Dataset entries:
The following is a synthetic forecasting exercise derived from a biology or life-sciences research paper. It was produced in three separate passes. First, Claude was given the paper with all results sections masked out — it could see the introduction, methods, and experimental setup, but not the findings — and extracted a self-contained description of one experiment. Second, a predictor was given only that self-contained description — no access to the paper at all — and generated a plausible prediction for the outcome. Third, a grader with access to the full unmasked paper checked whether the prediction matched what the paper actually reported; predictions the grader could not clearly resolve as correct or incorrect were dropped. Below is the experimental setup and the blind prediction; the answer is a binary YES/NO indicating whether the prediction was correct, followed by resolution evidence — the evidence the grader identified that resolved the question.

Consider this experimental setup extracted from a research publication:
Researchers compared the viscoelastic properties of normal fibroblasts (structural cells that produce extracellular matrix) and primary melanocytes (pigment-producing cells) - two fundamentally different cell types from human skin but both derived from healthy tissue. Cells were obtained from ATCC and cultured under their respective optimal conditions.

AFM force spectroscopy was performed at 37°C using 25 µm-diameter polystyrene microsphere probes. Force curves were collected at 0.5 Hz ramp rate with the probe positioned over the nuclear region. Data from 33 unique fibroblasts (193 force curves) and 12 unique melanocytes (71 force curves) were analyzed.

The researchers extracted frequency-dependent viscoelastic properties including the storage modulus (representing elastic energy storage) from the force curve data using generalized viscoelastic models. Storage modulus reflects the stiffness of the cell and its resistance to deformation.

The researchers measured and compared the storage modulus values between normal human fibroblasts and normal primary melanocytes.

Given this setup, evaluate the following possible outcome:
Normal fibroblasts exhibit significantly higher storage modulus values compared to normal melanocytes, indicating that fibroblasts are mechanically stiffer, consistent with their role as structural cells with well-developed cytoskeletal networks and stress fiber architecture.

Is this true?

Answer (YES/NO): YES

## [WORK REQUIRED]
Reproduce the entries above in full, precisely as written.

## [ANSWER BOX]
The following is a synthetic forecasting exercise derived from a biology or life-sciences research paper. It was produced in three separate passes. First, Claude was given the paper with all results sections masked out — it could see the introduction, methods, and experimental setup, but not the findings — and extracted a self-contained description of one experiment. Second, a predictor was given only that self-contained description — no access to the paper at all — and generated a plausible prediction for the outcome. Third, a grader with access to the full unmasked paper checked whether the prediction matched what the paper actually reported; predictions the grader could not clearly resolve as correct or incorrect were dropped. Below is the experimental setup and the blind prediction; the answer is a binary YES/NO indicating whether the prediction was correct, followed by resolution evidence — the evidence the grader identified that resolved the question.

Consider this experimental setup extracted from a research publication:
Researchers compared the viscoelastic properties of normal fibroblasts (structural cells that produce extracellular matrix) and primary melanocytes (pigment-producing cells) - two fundamentally different cell types from human skin but both derived from healthy tissue. Cells were obtained from ATCC and cultured under their respective optimal conditions.

AFM force spectroscopy was performed at 37°C using 25 µm-diameter polystyrene microsphere probes. Force curves were collected at 0.5 Hz ramp rate with the probe positioned over the nuclear region. Data from 33 unique fibroblasts (193 force curves) and 12 unique melanocytes (71 force curves) were analyzed.

The researchers extracted frequency-dependent viscoelastic properties including the storage modulus (representing elastic energy storage) from the force curve data using generalized viscoelastic models. Storage modulus reflects the stiffness of the cell and its resistance to deformation.

The researchers measured and compared the storage modulus values between normal human fibroblasts and normal primary melanocytes.

Given this setup, evaluate the following possible outcome:
Normal fibroblasts exhibit significantly higher storage modulus values compared to normal melanocytes, indicating that fibroblasts are mechanically stiffer, consistent with their role as structural cells with well-developed cytoskeletal networks and stress fiber architecture.

Is this true?

Answer (YES/NO): YES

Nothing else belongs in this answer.